Entra in gioco in questa fase lo studio Chatillon Architectes di François Chatillon, architecte en chef des monuments historiques, letteralmente “architetto responsabile dei monumenti storici”, un titolo squisitamente francese che identifica i progettisti che lavorano sulle architetture vincolate per conto e sotto il controllo diretto del Ministero della Cultura. Cambiano radicalmente lo spirito e gli obiettivi del progetto, ma non la retorica eroica con cui viene presentato: dalla trasformazione in un’architettura contemporanea che «servirà più che mai a promuovere la Francia e i suoi talenti nel mondo» (dal comunicato stampa di LAN del 2018) a un restauro esemplare di «un’espressione del genio francese del 1900» che «permetta di riscoprirne i fasti antichi» (Le Monde, 30 aprile 2024).
Il paesaggio urbano di Parigi è punteggiato delle architetture realizzate in occasione delle tante Esposizioni Universali che si sono svolte in città: la Torre Eiffel, simbolo della capitale francese – o forse di tutta la Francia, e al limite dell’intero continente europeo – è l'eredità dell’evento del 1889, mentre il Palais de Chaillot, che la fronteggia sul lato opposto della Senna, fu costruito per quello del 1939. L’Esposizione Universale del 1900, invece, lasciò alla città molte novità infrastrutturali – per esempio le Gare de Lyon, la Gare d’Orsay e il Pont Alexandre III, e i padiglioni monumentali del Petit Palais e del Grand Palais. Quest’ultimo è l’opera congiunta degli architetti Henri Deglane, Louis-Albert Louvet, Albert Thomas et Charles Girault, riuniti in un solo team dopo aver partecipato separatamente al concorso del 1896.

**COSA FARE**
• A. Secondo il brano, in occasione di quale Esposizione Universale fu costruito il Palais de Chaillot?
• B. Trascrivi parola per parola il brano da "Entra in gioco" fino a "30 aprile 2024)." compreso.

**DATI GREZZI**

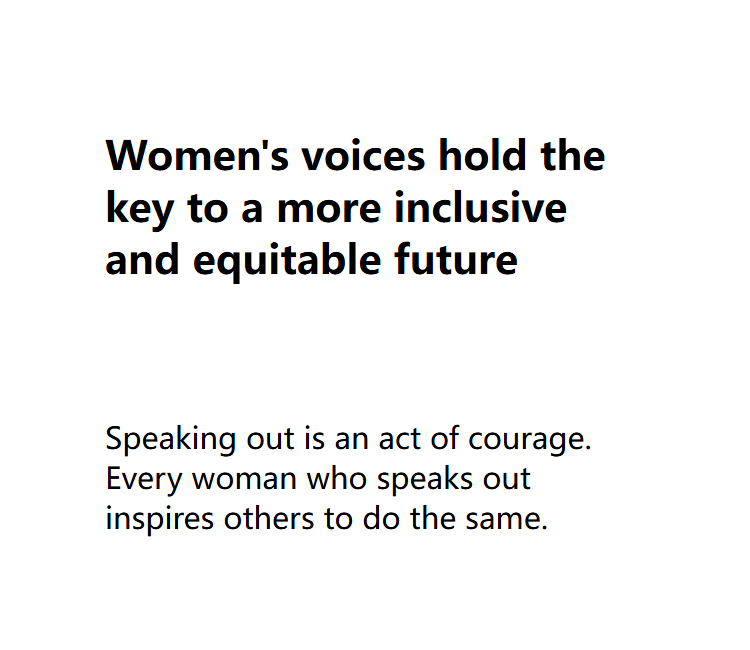 Women's voices hold the key to a more inclusive and equitable future

Speaking out is an act of courage. Every woman who speaks out inspires others to do the same.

**ELENCO SOLUZIONI**
• A. Per l'Esposizione Universale del 1939.

• B.
Entra in gioco in questa fase lo studio Chatillon Architectes di François Chatillon, architecte en chef des monuments historiques, letteralmente “architetto responsabile dei monumenti storici”, un titolo squisitamente francese che identifica i progettisti che lavorano sulle architetture vincolate per conto e sotto il controllo diretto del Ministero della Cultura. Cambiano radicalmente lo spirito e gli obiettivi del progetto, ma non la retorica eroica con cui viene presentato: dalla trasformazione in un’architettura contemporanea che «servirà più che mai a promuovere la Francia e i suoi talenti nel mondo» (dal comunicato stampa di LAN del 2018) a un restauro esemplare di «un’espressione del genio francese del 1900» che «permetta di riscoprirne i fasti antichi» (Le Monde, 30 aprile 2024).